Have you heard the story about the married couple photographed together at Disney World 15 years before they met? The couple didn’t know each other, and they didn’t even live in the same country at the time the photograph was taken:
That fateful realization came just one week before their wedding eight years ago. Alex and Donna had been going through old family snapshots. There, in the blurry background of a picture of 5-year-old Donna was 3-year-old Alex being pushed down Main Street at the same moment in 1980 by his father. The senior Voutsinas’s distinctive jet-black hair with its white tuft caught his eye.
“My mother pulled out albums from the same trip. My dad is wearing exactly the same outfit.”
Other pictures from that trip showed Alex on his dad’s shoulders. The boy in the background of Donna’s picture and the boy in those pictures were the same.
Weird, huh?
I can’t even begin to imagine the odds of such a thing happening. A bajillion-to-one would be my highly uneducated guess. But although many people probably chalk it up to a remarkable coincidence, I have another theory.
I believe it’s an example of God having fun.
He often gets a bad rap. Popular thinking often paints him as curmudgeoney old guy with a long white beard sitting up on a cloud somewhere, spending his days smoting people from a distance. He sits on a thrown like a Roman emperor, judging the fate of people with a simple but emphatic thumbs up or thumbs down. If he lived in America, there’s a pretty good chance that he’d run the IRS. He’s often painted as a pretty serious dude with a serious case of Adultitis.
It’s too bad, really, because I believe there’s another side that people don’t often think about.
His goofy side.
If God really was as serious as some people imagine him to be, we’d never have the duck-billed platypus, giraffes, or Elton John.
I subscribe to the idea that coincidences are God’s way of remaining anonymous. SQuire Rushnell has written a series of bestselling books along the same lines. He calls such coincidences godwinks. Rushnell says:
What do godwinks mean? Think about when you were a kid and someone you loved gave you a little wink across the dining room table…Mom or Dad or Grandma. You didn’t say “What do you mean by that?” You knew. It meant: “Hey kid, I’m thinking about you right now.” That’s what a godwink is too: a message of reassurance from above, directly to you, out of six billion people on the planet, saying “Hey kid…I’m thinking of you! Keep the faith! You’re never alone.”
–SQuire Rushnell
I’ve experienced some notable godwinks in my own life, and in my experience, if you’re open to them, you’ll likely notice even more.

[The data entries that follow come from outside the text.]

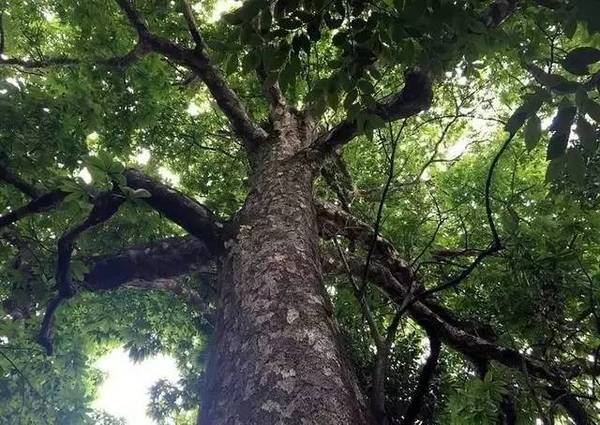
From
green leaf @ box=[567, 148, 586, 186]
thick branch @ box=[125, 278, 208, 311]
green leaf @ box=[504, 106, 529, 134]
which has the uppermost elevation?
thick branch @ box=[125, 278, 208, 311]

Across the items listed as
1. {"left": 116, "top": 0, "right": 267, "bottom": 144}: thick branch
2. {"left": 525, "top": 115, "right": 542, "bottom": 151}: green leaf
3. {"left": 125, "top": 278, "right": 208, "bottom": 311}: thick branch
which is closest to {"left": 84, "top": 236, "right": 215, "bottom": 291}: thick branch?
{"left": 125, "top": 278, "right": 208, "bottom": 311}: thick branch

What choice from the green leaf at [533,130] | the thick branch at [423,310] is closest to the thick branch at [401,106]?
the thick branch at [423,310]

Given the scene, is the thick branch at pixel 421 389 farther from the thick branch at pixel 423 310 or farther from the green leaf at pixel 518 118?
the green leaf at pixel 518 118

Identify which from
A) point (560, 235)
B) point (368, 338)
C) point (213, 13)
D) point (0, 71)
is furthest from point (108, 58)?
point (560, 235)

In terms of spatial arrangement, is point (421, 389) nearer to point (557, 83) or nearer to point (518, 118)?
point (518, 118)

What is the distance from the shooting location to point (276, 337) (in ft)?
6.79

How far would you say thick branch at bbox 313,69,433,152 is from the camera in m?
4.62

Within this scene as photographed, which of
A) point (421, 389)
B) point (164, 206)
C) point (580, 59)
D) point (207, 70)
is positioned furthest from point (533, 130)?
point (207, 70)

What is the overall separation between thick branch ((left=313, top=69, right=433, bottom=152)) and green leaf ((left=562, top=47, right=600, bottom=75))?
3.13 m

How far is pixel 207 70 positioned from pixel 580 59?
4.64 metres

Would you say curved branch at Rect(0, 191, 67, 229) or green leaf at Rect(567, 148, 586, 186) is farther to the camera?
curved branch at Rect(0, 191, 67, 229)

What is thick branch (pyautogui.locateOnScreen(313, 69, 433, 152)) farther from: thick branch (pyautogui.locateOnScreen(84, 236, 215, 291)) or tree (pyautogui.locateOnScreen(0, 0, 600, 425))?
thick branch (pyautogui.locateOnScreen(84, 236, 215, 291))

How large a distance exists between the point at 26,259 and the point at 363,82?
12.8 feet

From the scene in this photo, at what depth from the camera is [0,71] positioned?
260 inches
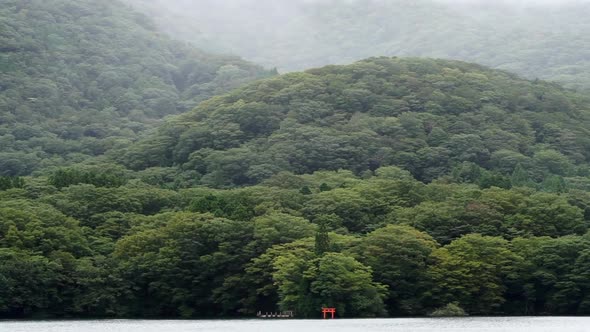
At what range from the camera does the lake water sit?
3396 inches

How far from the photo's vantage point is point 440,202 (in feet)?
434

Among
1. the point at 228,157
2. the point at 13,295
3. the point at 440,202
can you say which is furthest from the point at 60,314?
the point at 228,157

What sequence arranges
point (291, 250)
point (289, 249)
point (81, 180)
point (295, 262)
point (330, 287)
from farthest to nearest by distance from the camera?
point (81, 180)
point (289, 249)
point (291, 250)
point (295, 262)
point (330, 287)

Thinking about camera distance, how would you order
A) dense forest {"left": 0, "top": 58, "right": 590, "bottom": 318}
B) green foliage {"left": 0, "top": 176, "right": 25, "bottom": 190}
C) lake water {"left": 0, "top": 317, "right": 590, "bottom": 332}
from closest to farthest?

The couple in the picture above being photographed together is really an inconsequential event. In the grand scheme of things, it’s not a big deal. Nothing about the lives of the couple in question would’ve been different had the photo been snapped a few seconds earlier or later.
But I can only imagine God smiling to himself when the photo was taken, because He knew.
I can only imagine his anticipation when the couple was sorting through the photos on that fateful day of discovery. And I can only imagine the chills that ran down the spines of Alex and Donna once the connection was made.
Call it random if you want, but I like to think of it as an example of God having fun.